### Data
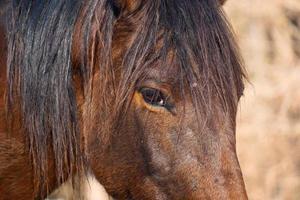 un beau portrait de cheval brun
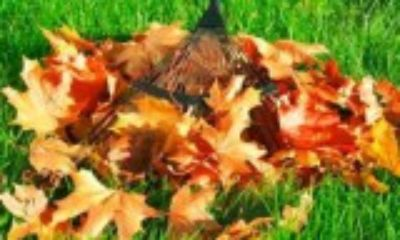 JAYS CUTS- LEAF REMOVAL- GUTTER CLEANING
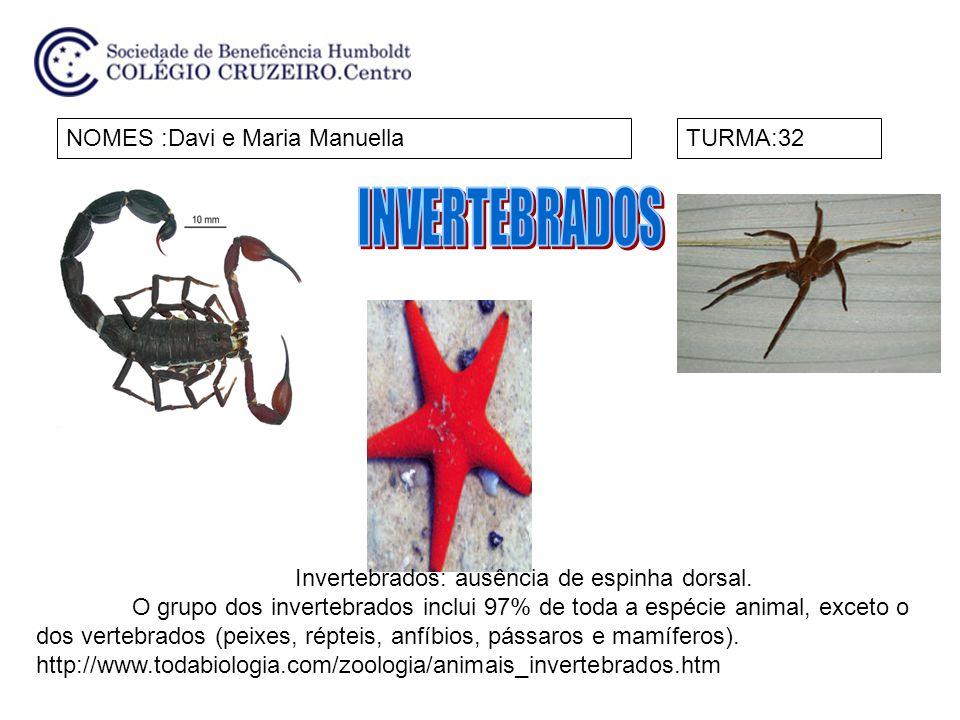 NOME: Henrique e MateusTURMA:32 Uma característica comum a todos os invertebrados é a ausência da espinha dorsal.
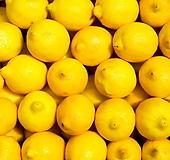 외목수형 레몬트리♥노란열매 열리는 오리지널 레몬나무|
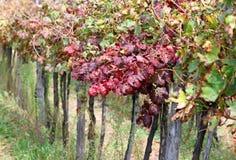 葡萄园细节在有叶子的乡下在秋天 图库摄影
* * *
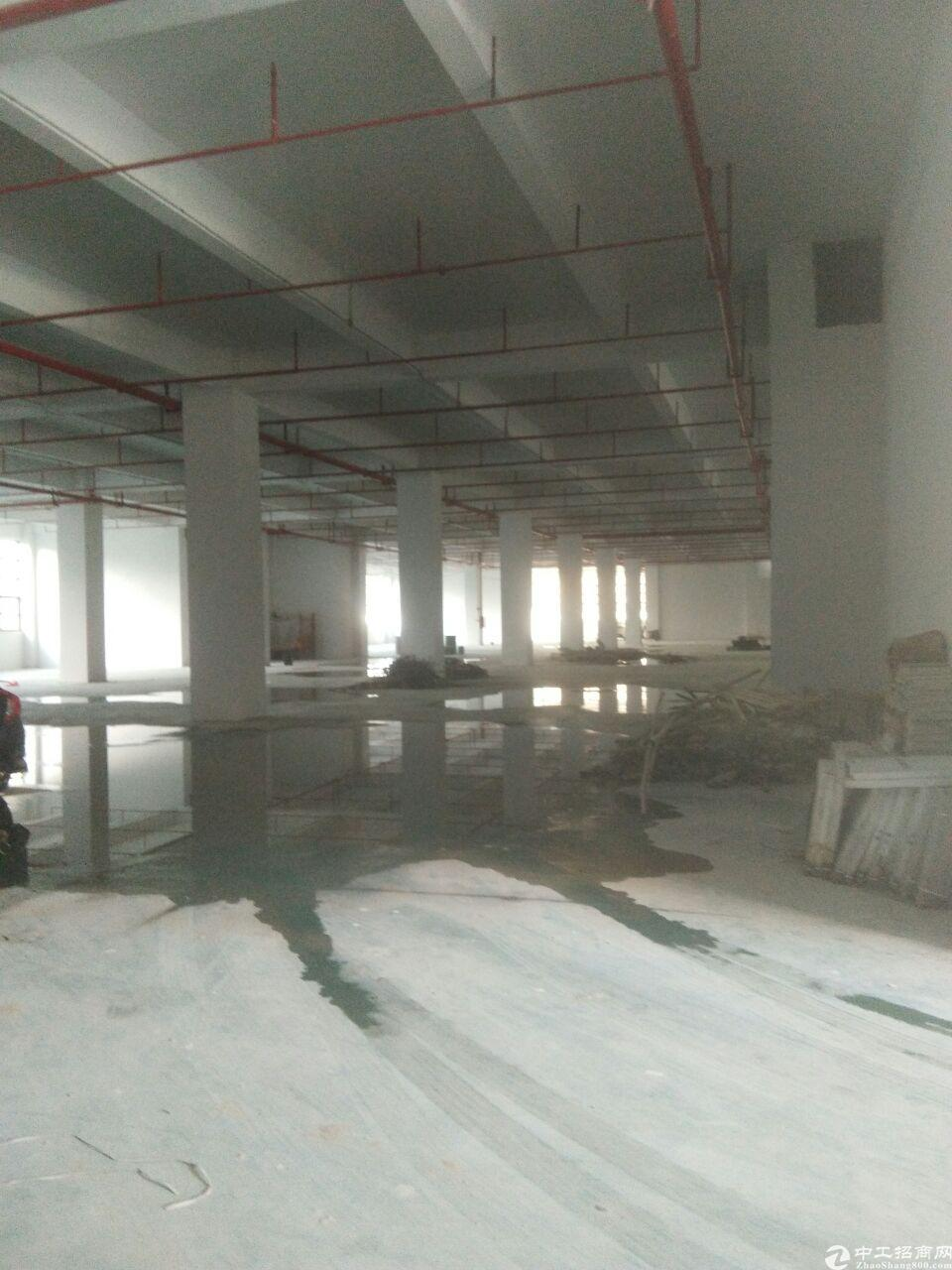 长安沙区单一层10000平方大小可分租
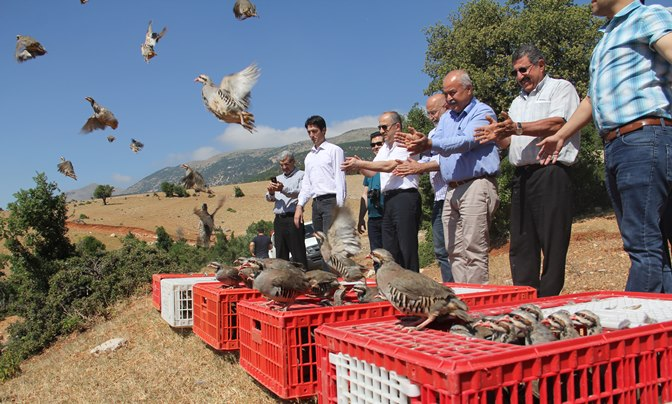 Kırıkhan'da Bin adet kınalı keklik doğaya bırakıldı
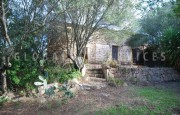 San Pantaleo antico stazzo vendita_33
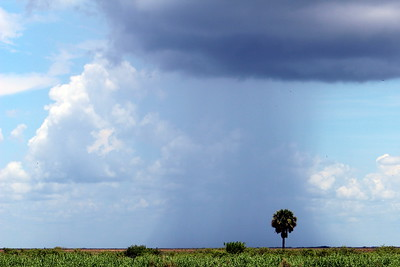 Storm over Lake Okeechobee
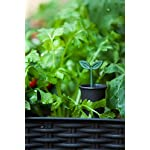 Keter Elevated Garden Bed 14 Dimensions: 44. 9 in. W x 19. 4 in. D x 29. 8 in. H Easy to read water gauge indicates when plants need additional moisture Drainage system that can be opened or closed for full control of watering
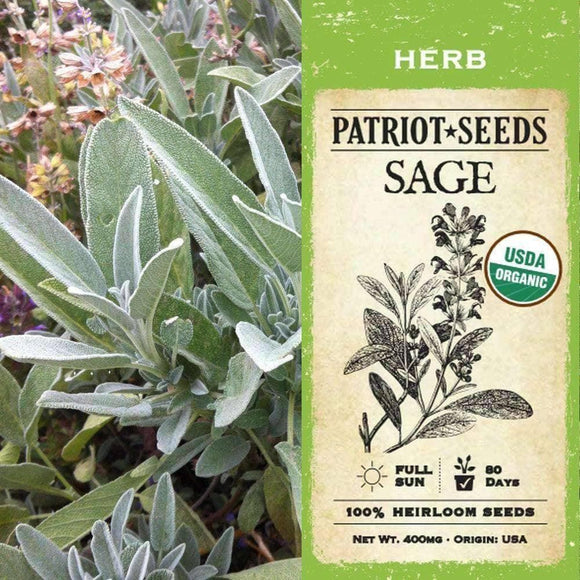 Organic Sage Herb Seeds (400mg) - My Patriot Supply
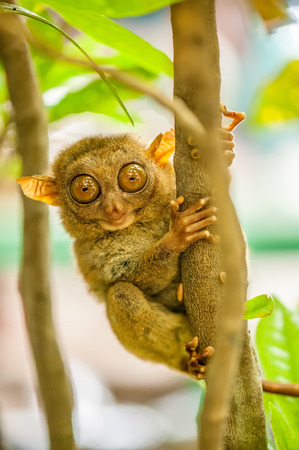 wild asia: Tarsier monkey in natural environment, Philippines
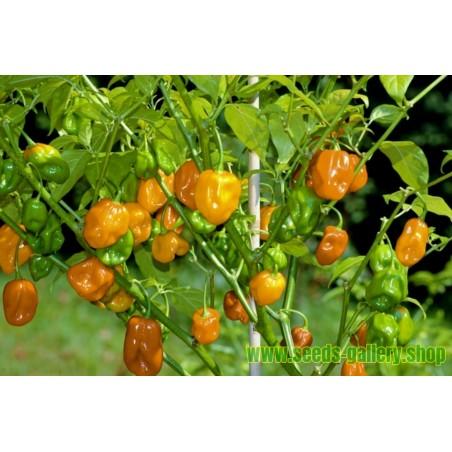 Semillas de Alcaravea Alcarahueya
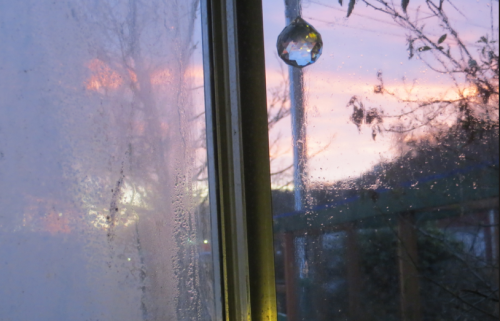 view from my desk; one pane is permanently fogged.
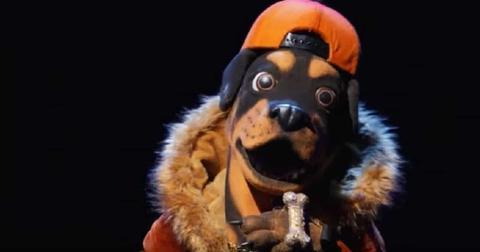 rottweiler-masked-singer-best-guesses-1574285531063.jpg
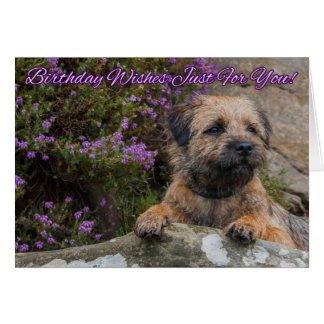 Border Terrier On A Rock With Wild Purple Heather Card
---
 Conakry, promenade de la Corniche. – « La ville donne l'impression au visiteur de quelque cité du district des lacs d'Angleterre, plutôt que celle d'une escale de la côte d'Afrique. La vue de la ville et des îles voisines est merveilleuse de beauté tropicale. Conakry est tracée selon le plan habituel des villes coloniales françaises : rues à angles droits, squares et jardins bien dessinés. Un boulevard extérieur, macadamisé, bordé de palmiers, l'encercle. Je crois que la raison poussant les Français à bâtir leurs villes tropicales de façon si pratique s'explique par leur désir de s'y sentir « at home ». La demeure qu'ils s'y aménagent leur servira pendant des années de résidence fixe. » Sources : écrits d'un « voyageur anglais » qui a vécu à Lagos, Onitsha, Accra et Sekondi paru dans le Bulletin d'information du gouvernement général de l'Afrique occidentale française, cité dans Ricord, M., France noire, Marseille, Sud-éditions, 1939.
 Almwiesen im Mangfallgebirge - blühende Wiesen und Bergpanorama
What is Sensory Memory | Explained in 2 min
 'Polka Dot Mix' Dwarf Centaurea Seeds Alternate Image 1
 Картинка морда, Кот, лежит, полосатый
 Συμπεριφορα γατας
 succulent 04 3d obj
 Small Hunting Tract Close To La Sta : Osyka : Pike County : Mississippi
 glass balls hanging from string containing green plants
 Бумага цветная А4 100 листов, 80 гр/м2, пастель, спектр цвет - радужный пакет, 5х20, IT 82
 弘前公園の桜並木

### How to complete this task
Nothing but the lines above from the line with "Storm over Lake Okeechobee" up to and including the line with "Border Terrier On" should be returned, exactly as written and without pictures.

### Answer box
 Storm over Lake Okeechobee
 Keter Elevated Garden Bed 14 Dimensions: 44. 9 in. W x 19. 4 in. D x 29. 8 in. H Easy to read water gauge indicates when plants need additional moisture Drainage system that can be opened or closed for full control of watering
 Organic Sage Herb Seeds (400mg) - My Patriot Supply
 wild asia: Tarsier monkey in natural environment, Philippines
 Semillas de Alcaravea Alcarahueya
 view from my desk; one pane is permanently fogged.
 rottweiler-masked-singer-best-guesses-1574285531063.jpg
 Border Terrier On A Rock With Wild Purple Heather Card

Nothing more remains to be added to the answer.